If that is the case, and we see the Labour Party move to adopt an EU referendum as a part of its manifesto, we could be seeing a partial re-run of the 1997 general election campaign where, under pressure from the Jimmy Goldsmith's Referendum Party, we saw the parties commit to a vote on the single currency.

Whether Ed Miliband moves in this direction will, no doubt, depend – in part at least - on what the polls are telling him. If he becomes convinced that he cannot win the general election without committing to a referendum – and thereby neutralising the Conservative vote – then reason would suggest the adoption of a commitment by Labour.

Such a development could very well bring us close to a dream scenario: a referendum campaign played out with a mid-term and increasingly unpopular Labour government in office, supporting the "in" proposition, against rampant Conservative fighting on the "out" ticket – all without Mr Miliband having secured any worthwhile concessions from Brussels in Wilsonian-style renegotiations.

Under these circumstances, provided we can actually structure an effective campaign, and it doesn't get hijacked by the Tory Boy think-tankers, then we could be onto a winner. The logic is then that a triumphant Conservative Party then storms to a landslide victory in the 2020 general election, ready to negotiate a successful departure from the EU, excluding Labour from office for a generation.

Given this electoral calculus, of course, UKIP has one last hurrah next year, but will likely suffer in a classic, two-party squeeze, then to gradually decline as the referendum agenda takes over.

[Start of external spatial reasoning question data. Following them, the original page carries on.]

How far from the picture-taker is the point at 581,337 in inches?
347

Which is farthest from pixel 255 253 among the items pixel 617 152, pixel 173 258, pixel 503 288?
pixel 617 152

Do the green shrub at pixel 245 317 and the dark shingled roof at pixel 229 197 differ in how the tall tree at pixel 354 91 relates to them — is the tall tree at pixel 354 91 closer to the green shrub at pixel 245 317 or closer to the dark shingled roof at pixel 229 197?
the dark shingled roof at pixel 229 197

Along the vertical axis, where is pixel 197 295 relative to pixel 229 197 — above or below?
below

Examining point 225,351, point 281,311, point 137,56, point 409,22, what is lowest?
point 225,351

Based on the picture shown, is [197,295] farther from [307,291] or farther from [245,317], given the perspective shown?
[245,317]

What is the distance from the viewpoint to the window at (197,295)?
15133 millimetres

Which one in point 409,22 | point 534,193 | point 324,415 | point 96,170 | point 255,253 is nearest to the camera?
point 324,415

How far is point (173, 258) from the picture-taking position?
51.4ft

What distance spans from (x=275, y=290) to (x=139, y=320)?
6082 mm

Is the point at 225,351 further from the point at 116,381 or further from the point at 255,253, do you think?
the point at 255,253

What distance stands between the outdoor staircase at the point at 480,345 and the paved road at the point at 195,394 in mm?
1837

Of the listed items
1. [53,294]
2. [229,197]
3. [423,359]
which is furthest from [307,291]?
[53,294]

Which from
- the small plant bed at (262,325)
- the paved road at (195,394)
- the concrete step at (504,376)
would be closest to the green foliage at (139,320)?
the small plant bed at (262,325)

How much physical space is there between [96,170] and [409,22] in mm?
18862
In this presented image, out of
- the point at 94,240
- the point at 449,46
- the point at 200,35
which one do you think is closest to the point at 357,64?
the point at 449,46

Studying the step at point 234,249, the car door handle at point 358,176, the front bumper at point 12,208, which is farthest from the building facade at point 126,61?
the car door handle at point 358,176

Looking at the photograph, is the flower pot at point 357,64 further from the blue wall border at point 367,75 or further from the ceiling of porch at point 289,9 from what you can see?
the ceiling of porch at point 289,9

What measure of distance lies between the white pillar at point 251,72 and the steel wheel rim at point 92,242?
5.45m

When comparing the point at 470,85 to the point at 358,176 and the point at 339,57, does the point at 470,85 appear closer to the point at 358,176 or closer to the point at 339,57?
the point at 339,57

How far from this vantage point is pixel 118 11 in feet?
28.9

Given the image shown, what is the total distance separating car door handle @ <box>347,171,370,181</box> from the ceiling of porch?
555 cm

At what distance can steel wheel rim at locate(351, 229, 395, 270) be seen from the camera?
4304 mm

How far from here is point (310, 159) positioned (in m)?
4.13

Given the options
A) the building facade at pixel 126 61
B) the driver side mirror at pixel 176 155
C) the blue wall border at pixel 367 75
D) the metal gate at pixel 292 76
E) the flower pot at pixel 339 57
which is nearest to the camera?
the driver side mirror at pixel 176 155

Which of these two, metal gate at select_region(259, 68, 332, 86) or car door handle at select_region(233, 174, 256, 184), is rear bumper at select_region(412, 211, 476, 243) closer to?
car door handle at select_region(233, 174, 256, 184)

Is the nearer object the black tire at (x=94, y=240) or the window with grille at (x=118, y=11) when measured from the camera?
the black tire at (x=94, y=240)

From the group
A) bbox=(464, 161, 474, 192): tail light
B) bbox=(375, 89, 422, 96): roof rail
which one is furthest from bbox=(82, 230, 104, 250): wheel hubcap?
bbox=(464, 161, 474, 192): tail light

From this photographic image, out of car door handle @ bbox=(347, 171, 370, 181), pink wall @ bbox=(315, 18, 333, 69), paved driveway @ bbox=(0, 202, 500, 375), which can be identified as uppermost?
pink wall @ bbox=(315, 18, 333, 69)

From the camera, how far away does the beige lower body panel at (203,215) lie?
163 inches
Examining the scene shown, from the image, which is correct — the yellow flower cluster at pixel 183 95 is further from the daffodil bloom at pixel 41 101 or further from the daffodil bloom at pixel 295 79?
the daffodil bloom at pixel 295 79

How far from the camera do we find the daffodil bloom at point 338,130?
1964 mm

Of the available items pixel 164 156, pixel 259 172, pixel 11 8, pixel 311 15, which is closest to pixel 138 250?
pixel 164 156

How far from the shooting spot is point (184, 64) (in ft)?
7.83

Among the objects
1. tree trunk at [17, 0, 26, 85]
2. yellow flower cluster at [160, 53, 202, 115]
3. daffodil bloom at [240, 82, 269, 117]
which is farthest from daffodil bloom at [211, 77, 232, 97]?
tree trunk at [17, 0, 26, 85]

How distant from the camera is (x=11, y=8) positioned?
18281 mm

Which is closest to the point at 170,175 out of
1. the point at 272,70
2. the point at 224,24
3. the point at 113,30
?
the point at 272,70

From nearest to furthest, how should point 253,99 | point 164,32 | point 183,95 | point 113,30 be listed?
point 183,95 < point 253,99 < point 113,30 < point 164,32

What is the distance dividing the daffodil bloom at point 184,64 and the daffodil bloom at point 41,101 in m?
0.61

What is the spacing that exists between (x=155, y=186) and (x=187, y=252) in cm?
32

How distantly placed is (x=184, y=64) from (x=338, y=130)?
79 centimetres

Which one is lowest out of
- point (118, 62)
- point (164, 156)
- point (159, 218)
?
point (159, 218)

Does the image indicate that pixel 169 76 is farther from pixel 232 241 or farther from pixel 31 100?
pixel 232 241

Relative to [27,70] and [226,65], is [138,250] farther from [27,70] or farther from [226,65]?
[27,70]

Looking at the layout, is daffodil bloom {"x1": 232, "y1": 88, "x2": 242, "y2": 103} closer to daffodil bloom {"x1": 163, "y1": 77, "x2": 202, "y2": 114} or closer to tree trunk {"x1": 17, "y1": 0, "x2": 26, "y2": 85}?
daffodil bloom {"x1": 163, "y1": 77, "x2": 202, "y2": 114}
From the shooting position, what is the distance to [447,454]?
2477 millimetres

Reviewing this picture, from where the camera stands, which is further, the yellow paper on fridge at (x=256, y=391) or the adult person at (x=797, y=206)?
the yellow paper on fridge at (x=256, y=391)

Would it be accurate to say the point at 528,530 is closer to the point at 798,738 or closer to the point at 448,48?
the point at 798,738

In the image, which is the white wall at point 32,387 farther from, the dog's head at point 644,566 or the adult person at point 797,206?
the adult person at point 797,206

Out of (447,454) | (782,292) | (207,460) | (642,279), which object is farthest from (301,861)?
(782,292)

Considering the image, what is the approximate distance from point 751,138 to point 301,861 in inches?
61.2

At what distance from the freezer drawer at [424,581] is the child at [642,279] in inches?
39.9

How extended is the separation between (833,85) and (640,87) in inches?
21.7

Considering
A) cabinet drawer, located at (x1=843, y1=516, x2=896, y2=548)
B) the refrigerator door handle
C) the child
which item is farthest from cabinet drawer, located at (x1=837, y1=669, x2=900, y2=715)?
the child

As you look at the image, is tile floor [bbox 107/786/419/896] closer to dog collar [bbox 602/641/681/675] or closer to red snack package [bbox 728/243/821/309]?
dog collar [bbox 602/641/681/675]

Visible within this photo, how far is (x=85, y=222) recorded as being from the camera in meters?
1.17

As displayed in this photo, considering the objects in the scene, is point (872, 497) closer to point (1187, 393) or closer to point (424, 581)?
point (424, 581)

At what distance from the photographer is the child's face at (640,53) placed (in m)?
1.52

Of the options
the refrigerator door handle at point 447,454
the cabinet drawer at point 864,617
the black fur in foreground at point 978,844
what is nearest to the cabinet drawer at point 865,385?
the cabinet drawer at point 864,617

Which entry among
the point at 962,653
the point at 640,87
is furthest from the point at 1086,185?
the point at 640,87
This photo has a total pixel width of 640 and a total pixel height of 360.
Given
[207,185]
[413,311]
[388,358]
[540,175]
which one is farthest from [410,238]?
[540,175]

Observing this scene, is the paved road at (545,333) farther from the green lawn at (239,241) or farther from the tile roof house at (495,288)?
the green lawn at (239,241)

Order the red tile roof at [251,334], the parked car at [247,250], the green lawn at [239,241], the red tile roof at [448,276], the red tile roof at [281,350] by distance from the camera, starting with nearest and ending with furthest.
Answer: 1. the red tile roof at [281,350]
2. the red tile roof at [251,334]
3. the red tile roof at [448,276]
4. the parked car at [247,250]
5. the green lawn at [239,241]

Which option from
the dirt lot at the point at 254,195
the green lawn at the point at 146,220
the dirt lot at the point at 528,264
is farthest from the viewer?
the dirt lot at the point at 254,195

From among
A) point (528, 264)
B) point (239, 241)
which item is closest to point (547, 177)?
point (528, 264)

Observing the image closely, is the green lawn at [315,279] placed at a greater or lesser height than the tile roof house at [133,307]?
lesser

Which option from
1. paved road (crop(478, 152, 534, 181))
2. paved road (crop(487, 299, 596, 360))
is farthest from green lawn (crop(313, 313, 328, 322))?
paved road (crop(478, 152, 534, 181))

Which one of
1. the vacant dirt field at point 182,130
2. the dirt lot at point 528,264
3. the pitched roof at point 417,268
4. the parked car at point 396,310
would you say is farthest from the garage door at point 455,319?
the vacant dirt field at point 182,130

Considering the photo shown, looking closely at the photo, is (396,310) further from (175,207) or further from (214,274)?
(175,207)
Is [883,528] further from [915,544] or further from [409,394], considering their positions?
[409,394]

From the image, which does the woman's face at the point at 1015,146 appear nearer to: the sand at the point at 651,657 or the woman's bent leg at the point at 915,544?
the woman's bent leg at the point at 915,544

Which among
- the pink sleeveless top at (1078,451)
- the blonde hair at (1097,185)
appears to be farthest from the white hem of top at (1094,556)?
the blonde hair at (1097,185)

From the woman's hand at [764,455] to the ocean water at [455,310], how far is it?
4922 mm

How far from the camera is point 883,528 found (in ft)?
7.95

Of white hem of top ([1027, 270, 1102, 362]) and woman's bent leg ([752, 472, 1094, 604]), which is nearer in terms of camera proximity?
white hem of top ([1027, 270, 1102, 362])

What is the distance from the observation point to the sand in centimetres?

By 2020, with the UK on its way out of the EU, the party will then have all but disappeared.

But if Labour does make a firm commitment on a referendum for this coming parliamentary term, perhaps UKIP has one last service to offer, in helping as far as it can to keep the Conservatives out of office in 2015, all to pave the way for a greater and more enduring Conservative victory in 2020 and our final exit from the EU.

And then its work will have been done.